> _AIM OF THE TASK_: Each entry below must be repeated word for word.

> _SUPPLIED DATA_:
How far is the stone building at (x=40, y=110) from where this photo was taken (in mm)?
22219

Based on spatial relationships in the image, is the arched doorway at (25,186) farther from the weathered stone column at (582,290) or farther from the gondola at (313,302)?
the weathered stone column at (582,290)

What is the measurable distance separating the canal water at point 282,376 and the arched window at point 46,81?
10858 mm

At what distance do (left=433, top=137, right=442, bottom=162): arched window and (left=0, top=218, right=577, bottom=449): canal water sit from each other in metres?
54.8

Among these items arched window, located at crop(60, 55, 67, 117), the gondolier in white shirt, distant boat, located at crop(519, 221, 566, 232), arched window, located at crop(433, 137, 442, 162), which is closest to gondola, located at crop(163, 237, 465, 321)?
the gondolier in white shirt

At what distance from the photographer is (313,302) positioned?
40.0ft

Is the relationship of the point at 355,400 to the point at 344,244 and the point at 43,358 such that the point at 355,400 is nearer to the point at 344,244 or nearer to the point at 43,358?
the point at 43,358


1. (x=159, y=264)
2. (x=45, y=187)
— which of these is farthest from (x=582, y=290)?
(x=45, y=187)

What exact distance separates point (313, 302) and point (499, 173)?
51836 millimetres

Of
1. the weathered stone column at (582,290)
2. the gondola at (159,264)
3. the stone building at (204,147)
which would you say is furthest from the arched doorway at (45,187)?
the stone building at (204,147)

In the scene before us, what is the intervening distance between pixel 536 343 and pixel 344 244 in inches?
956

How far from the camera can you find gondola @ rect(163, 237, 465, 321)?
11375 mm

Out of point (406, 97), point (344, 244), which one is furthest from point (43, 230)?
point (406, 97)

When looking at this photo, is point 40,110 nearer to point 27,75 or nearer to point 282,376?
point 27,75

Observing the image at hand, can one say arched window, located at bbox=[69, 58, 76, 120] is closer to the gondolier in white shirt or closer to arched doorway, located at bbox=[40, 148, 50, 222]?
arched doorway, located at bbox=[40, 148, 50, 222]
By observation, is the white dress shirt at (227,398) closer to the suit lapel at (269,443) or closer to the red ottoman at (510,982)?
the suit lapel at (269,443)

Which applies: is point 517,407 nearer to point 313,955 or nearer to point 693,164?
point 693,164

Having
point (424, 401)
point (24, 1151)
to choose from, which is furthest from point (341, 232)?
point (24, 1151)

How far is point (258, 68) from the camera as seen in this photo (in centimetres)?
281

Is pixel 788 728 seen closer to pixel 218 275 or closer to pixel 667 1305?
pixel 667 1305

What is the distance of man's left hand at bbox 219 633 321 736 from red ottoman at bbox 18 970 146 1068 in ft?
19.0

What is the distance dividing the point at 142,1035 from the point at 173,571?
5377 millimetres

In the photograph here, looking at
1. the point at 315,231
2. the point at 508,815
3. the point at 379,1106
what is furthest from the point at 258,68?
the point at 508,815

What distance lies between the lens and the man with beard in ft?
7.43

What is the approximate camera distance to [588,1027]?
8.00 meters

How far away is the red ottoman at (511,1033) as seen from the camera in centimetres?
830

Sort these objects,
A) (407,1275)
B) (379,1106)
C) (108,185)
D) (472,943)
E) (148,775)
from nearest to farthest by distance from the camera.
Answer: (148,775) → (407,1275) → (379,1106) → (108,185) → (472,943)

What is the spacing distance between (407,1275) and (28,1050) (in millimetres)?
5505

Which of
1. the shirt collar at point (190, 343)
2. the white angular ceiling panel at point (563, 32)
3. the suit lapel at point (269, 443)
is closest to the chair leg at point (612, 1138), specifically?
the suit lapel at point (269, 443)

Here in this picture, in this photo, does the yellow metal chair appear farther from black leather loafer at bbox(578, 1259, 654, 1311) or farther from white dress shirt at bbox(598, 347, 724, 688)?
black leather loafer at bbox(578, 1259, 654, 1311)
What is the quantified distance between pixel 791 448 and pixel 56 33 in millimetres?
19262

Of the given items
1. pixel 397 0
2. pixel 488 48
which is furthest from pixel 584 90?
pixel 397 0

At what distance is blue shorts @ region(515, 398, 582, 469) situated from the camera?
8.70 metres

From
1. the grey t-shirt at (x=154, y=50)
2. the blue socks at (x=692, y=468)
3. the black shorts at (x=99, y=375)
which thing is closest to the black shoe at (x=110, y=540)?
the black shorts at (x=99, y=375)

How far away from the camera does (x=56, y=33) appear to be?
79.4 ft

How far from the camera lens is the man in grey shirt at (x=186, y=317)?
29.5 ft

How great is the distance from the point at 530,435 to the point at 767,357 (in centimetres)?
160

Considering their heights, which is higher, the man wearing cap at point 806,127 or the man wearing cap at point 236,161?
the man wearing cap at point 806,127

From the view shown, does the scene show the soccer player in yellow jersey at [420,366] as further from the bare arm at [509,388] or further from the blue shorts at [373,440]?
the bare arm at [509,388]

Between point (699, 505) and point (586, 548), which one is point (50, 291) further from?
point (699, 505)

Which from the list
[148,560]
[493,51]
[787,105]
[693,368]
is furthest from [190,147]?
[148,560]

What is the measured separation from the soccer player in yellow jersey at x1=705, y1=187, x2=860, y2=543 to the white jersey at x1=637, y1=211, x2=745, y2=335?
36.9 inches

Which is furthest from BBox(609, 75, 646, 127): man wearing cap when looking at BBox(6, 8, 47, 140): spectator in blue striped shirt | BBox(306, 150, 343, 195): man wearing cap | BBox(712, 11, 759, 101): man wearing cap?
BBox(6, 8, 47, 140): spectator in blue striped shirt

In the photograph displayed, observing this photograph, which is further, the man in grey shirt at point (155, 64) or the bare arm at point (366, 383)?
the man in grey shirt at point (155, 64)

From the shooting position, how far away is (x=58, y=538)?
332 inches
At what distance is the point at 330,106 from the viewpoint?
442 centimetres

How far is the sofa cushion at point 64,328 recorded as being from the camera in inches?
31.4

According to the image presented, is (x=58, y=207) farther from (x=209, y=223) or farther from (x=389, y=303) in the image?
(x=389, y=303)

> _FINAL RESULT_:
How far is the stone building at (x=40, y=110) from where this photo was taken (in mm)?
22219

Based on spatial relationships in the image, is the arched doorway at (25,186) farther from the weathered stone column at (582,290) or farther from the gondola at (313,302)?
the weathered stone column at (582,290)

What is the measurable distance separating the canal water at point 282,376 and the arched window at point 46,81?
10858 mm

At what distance do (left=433, top=137, right=442, bottom=162): arched window and (left=0, top=218, right=577, bottom=449): canal water sit from each other in metres?
54.8

Among these items arched window, located at crop(60, 55, 67, 117), the gondolier in white shirt, distant boat, located at crop(519, 221, 566, 232), arched window, located at crop(433, 137, 442, 162), which is closest to gondola, located at crop(163, 237, 465, 321)?
the gondolier in white shirt

At what distance from the photographer is (313,302) positioned?
40.0ft

Is the relationship of the point at 355,400 to the point at 344,244 and the point at 43,358 such that the point at 355,400 is nearer to the point at 344,244 or nearer to the point at 43,358?
the point at 43,358


1. (x=159, y=264)
2. (x=45, y=187)
— which of these is farthest from (x=582, y=290)?
(x=45, y=187)

What exact distance separates point (313, 302) and point (499, 173)?
51836 millimetres

Of
1. the weathered stone column at (582,290)
2. the gondola at (159,264)
3. the stone building at (204,147)
which would you say is furthest from the arched doorway at (45,187)?
the stone building at (204,147)

In the scene before us, what is the intervening distance between pixel 536 343 and pixel 344 244 in inches?
956

How far from the camera can you find gondola @ rect(163, 237, 465, 321)?
11375 mm

Out of point (406, 97), point (344, 244), which one is furthest from point (43, 230)?
point (406, 97)

When looking at this photo, is point 40,110 nearer to point 27,75 or nearer to point 282,376?
point 27,75

Observing the image at hand, can one say arched window, located at bbox=[69, 58, 76, 120] is closer to the gondolier in white shirt or closer to arched doorway, located at bbox=[40, 148, 50, 222]?
arched doorway, located at bbox=[40, 148, 50, 222]
By observation, is the white dress shirt at (227,398) closer to the suit lapel at (269,443) or closer to the red ottoman at (510,982)?
the suit lapel at (269,443)

Which applies: is point 517,407 nearer to point 313,955 or nearer to point 693,164?
point 693,164

Having
point (424, 401)
point (24, 1151)
to choose from, which is furthest from point (341, 232)?
point (24, 1151)

How far is point (258, 68) from the camera as seen in this photo (in centimetres)?
281

Is pixel 788 728 seen closer to pixel 218 275 or closer to pixel 667 1305?
pixel 667 1305

What is the distance of man's left hand at bbox 219 633 321 736 from red ottoman at bbox 18 970 146 1068 in ft?
19.0

What is the distance dividing the point at 142,1035 from the point at 173,571?
5377 millimetres

In the photograph here, looking at
1. the point at 315,231
2. the point at 508,815
3. the point at 379,1106
what is furthest from the point at 258,68?
the point at 508,815

What distance lies between the lens and the man with beard in ft?
7.43

What is the approximate camera distance to [588,1027]?
8.00 meters

How far away is the red ottoman at (511,1033) as seen from the camera in centimetres?
830

Sort these objects,
A) (407,1275)
B) (379,1106)
C) (108,185)
D) (472,943)
E) (148,775)
from nearest to farthest by distance from the camera.
Answer: (148,775) → (407,1275) → (379,1106) → (108,185) → (472,943)

What is the spacing distance between (407,1275) and (28,1050) (in millimetres)?
5505

Which of
1. the shirt collar at point (190, 343)
2. the white angular ceiling panel at point (563, 32)
3. the suit lapel at point (269, 443)
is closest to the chair leg at point (612, 1138), specifically?
the suit lapel at point (269, 443)

Here in this picture, in this photo, does the yellow metal chair appear farther from black leather loafer at bbox(578, 1259, 654, 1311) or farther from white dress shirt at bbox(598, 347, 724, 688)?
black leather loafer at bbox(578, 1259, 654, 1311)
What is the quantified distance between pixel 791 448 and pixel 56 33 in millimetres?
19262

Of the given items
1. pixel 397 0
2. pixel 488 48
which is furthest from pixel 584 90?
pixel 397 0

At what distance is blue shorts @ region(515, 398, 582, 469) situated from the camera?
8.70 metres

From
1. the grey t-shirt at (x=154, y=50)
2. the blue socks at (x=692, y=468)
3. the black shorts at (x=99, y=375)
which thing is closest to the black shoe at (x=110, y=540)?
the black shorts at (x=99, y=375)

How far away from the camera does (x=56, y=33) appear to be?
79.4 ft

How far from the camera lens is the man in grey shirt at (x=186, y=317)?
29.5 ft

How great is the distance from the point at 530,435 to the point at 767,357 (in centimetres)?
160

Considering their heights, which is higher, the man wearing cap at point 806,127 or the man wearing cap at point 236,161?
the man wearing cap at point 806,127

From the view shown, does the scene show the soccer player in yellow jersey at [420,366] as further from the bare arm at [509,388] or further from the blue shorts at [373,440]?
the bare arm at [509,388]

Between point (699, 505) and point (586, 548), which one is point (50, 291) further from?
point (699, 505)

Which from the list
[148,560]
[493,51]
[787,105]
[693,368]
is furthest from [190,147]?
[148,560]

What is the measured separation from the soccer player in yellow jersey at x1=705, y1=187, x2=860, y2=543 to the white jersey at x1=637, y1=211, x2=745, y2=335?
36.9 inches

Which is furthest from BBox(609, 75, 646, 127): man wearing cap when looking at BBox(6, 8, 47, 140): spectator in blue striped shirt | BBox(306, 150, 343, 195): man wearing cap | BBox(712, 11, 759, 101): man wearing cap?
BBox(6, 8, 47, 140): spectator in blue striped shirt

In the photograph displayed, observing this photograph, which is further, the man in grey shirt at point (155, 64) or the bare arm at point (366, 383)?
the man in grey shirt at point (155, 64)

From the shooting position, how far away is (x=58, y=538)?
332 inches
At what distance is the point at 330,106 from the viewpoint?
442 centimetres

How far is the sofa cushion at point 64,328 recorded as being from the camera in inches?
31.4

According to the image presented, is (x=58, y=207) farther from (x=209, y=223) or farther from (x=389, y=303) in the image?
(x=389, y=303)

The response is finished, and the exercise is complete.